Miró la mesilla de noche. Eran las nueve menos cuarto. Por alguna razón, recordaba que era lunes por la mañana. Sabía que no tenía citas los lunes, pero Daniel sí. ¿Por qué no recordaba su llegada? ¿Por qué ni siquiera recordaba cuándo había llegado ella a casa?
«¡Piensa, Tess!». Se frotó las sienes.
Daniel se había ido del restaurante y ella tomó un taxi para volver a casa, pero, por supuesto, no volvió directamente. Lo último que recordaba era haberse bebido unos chupitos de tequila en el bar de Louie. ¿Había llamado a Daniel para que fuera a buscarla? ¿Por qué no se acordaba? ¿Se enfadaría él si se lo preguntaba? Estaba claro que Daniel no se había enfadado la noche anterior. Tess se apartó de la mancha húmeda.
Apoyó la cabeza en las almohadas, se frotó los ojos cerrados y deseó que aquel martilleo que amenazaba con partirle la cabeza cesara de una vez.
– Buenos días, Tess -dijo una voz profunda y sedosa.
Antes de abrir los ojos, ella supo que aquélla no era la voz de Daniel. Asustada, volvió a sentarse y se acurrucó contra el cabecero.
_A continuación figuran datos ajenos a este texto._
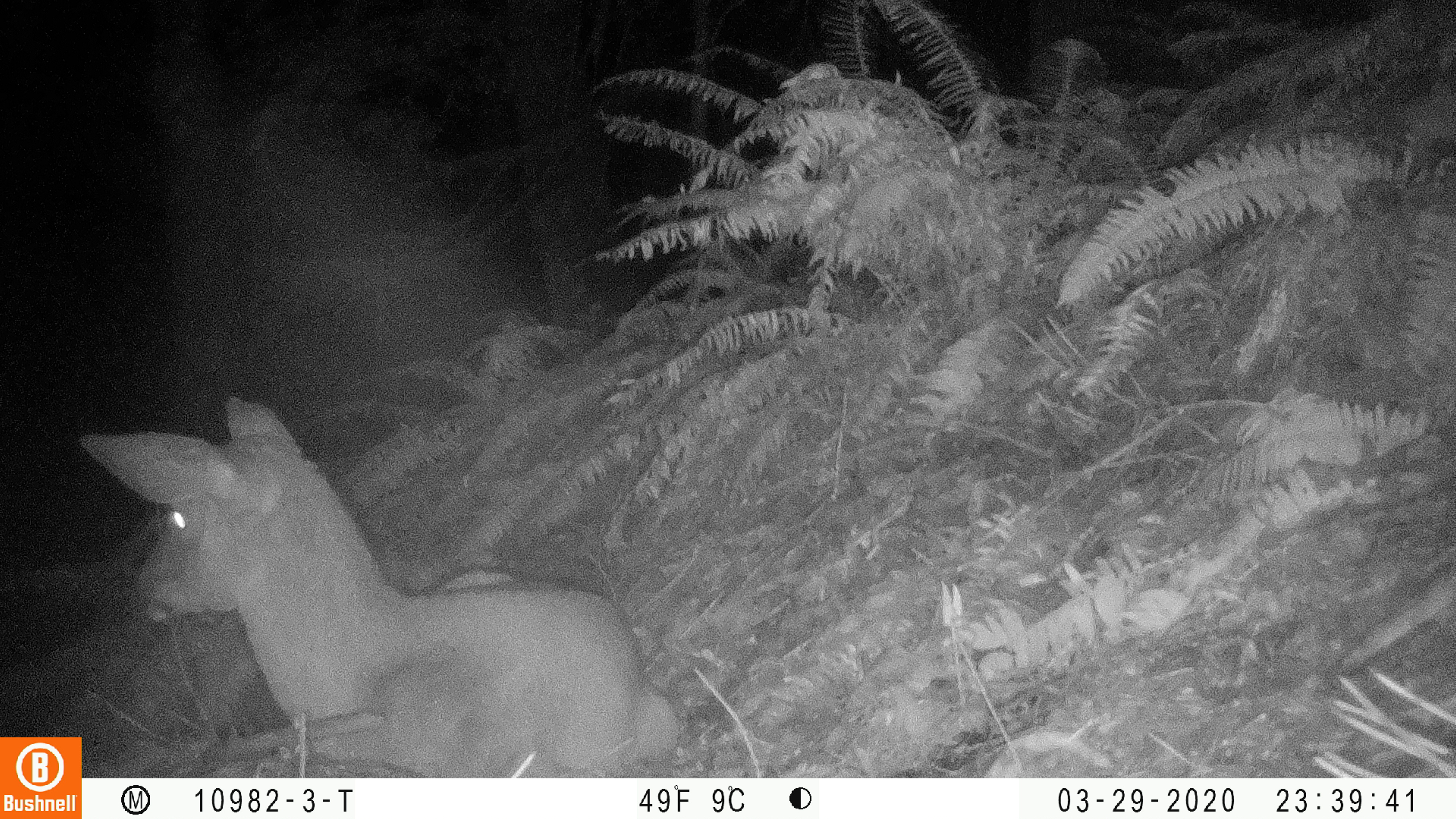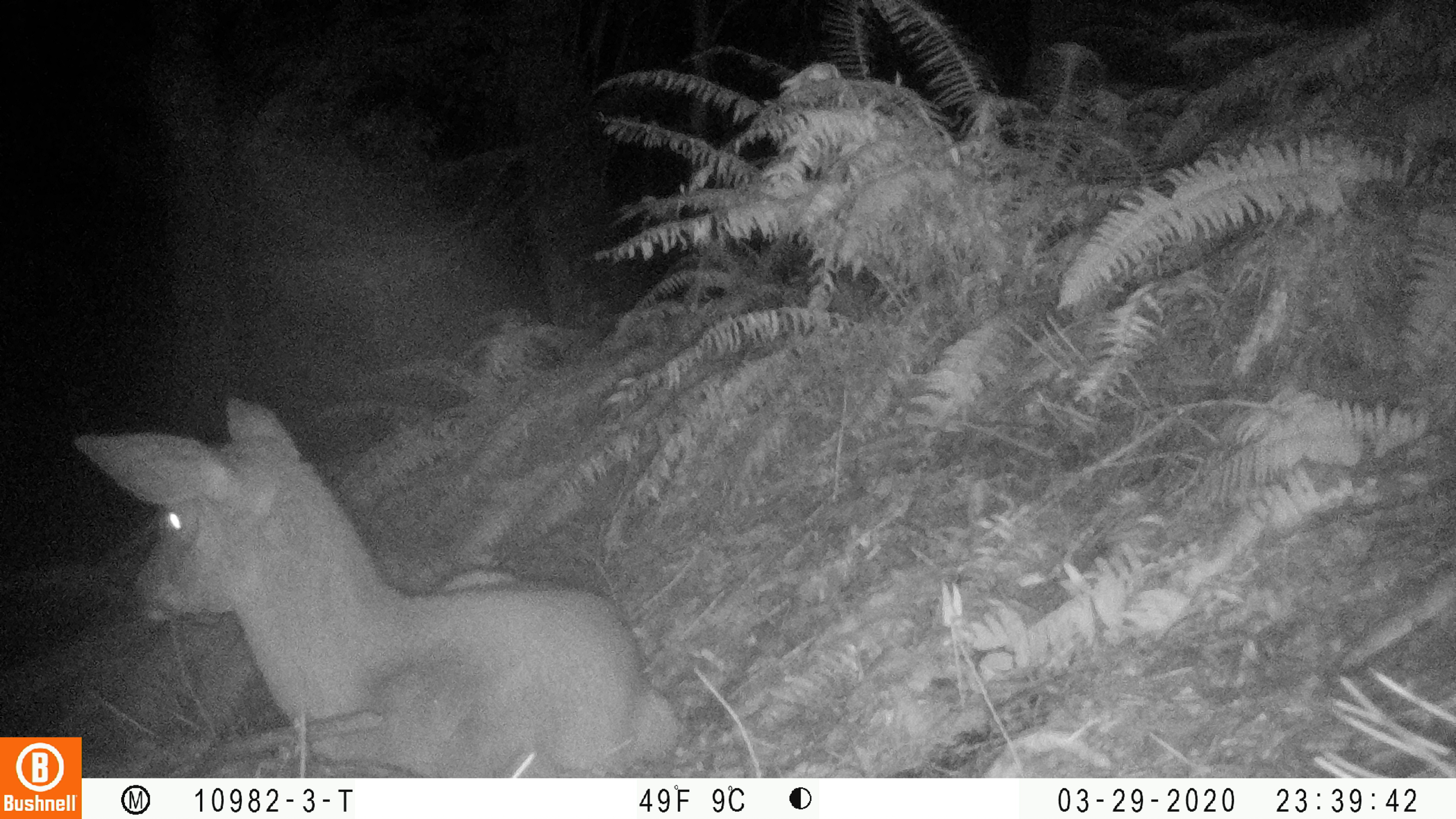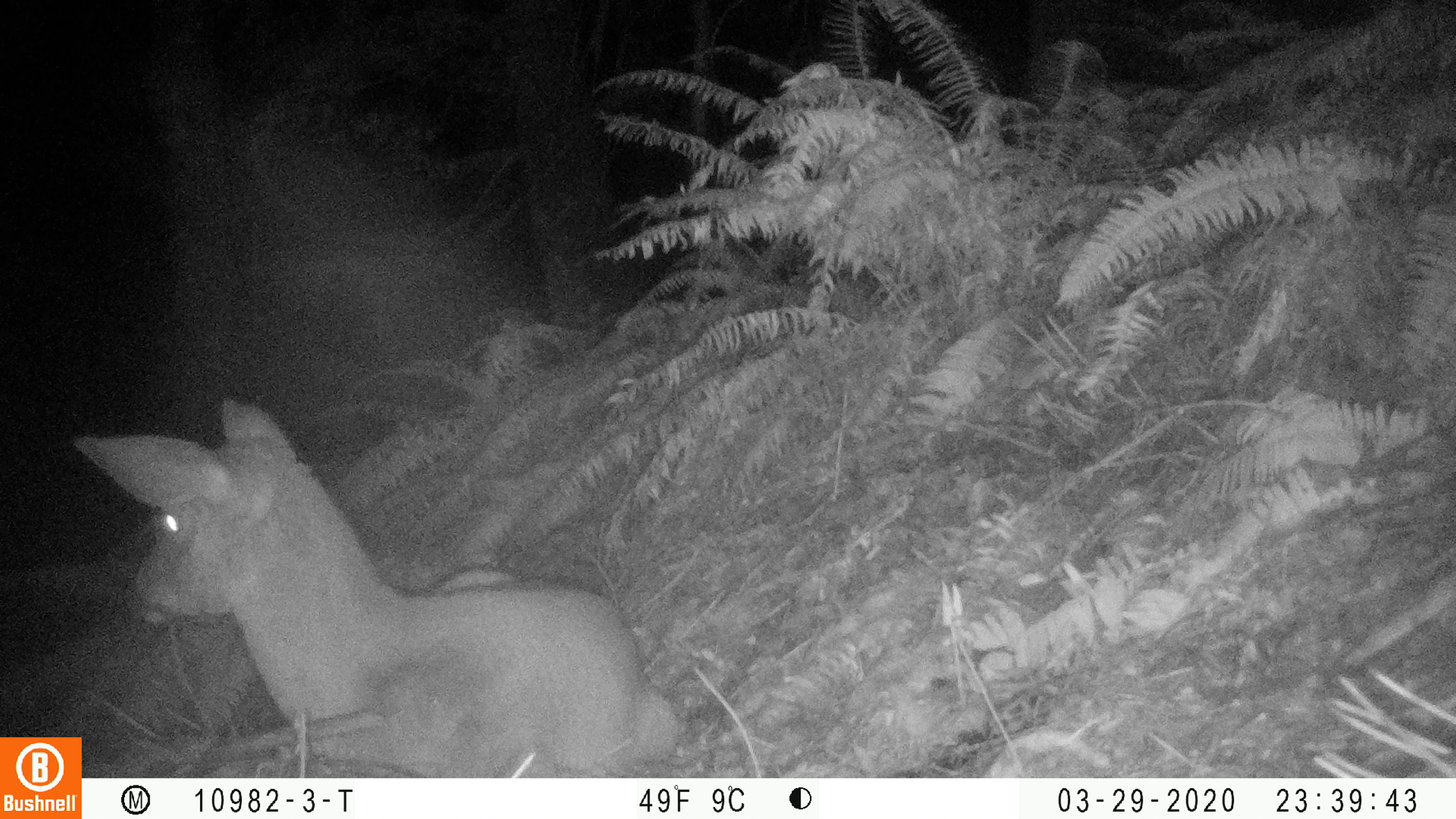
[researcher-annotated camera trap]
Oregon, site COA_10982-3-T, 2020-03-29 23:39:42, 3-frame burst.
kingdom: Animalia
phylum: Chordata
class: Mammalia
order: Artiodactyla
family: Cervidae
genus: Odocoileus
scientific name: Odocoileus hemionus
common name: black-tailed deer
Black-tailed deer (Odocoileus hemionus).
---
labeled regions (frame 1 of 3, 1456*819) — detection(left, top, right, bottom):
black-tailed deer: detection(88, 382, 679, 768)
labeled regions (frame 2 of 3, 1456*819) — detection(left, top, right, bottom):
black-tailed deer: detection(86, 382, 683, 770)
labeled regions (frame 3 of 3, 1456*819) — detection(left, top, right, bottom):
black-tailed deer: detection(88, 387, 677, 766)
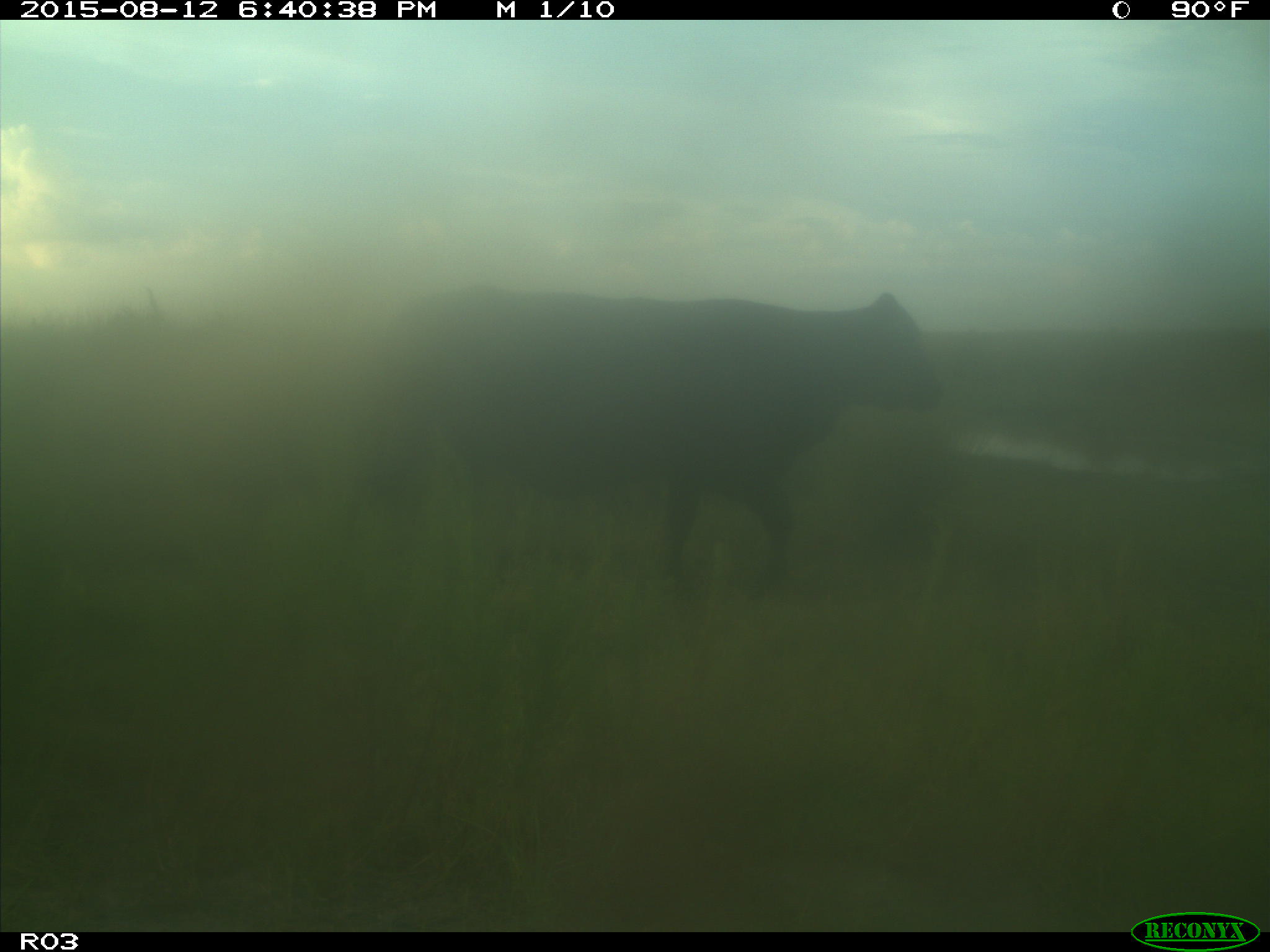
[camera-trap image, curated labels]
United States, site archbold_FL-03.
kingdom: Animalia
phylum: Chordata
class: Mammalia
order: Artiodactyla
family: Bovidae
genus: Bos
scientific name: Bos taurus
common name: domestic cow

Un hombre desconocido, alto y fibroso, con sólo una toalla anudada a la cintura, la miraba sorprendido y preocupado.
– ¿Tess? -dijo suavemente-. ¿Estás bien?
Entonces se acordó, como si un dique se rompiera en su cabeza, liberando una inundación de recuerdos. Él estaba en el bar de Louie, observándola desde la mesa del rincón, guapo y callado, distinto a los hombres que frecuentaban aquel tugurio. ¿Cómo era posible que lo hubiera subido a casa?
– Tess, empiezas a asustarme.
Su preocupación parecía sincera. Al menos, no se había llevado a casa a un asesino. Pero ¿cómo demonios iba a darse cuenta, en caso de que lo fuera? Con el pelo todavía mojado y envuelto en la toalla, parecía inofensivo. Enseguida se fijó en su cuerpo duro y firme, y comprendió que era lo bastante fuerte como para vencerla sin mucho esfuerzo. ¿Cómo podía haber sido tan estúpida?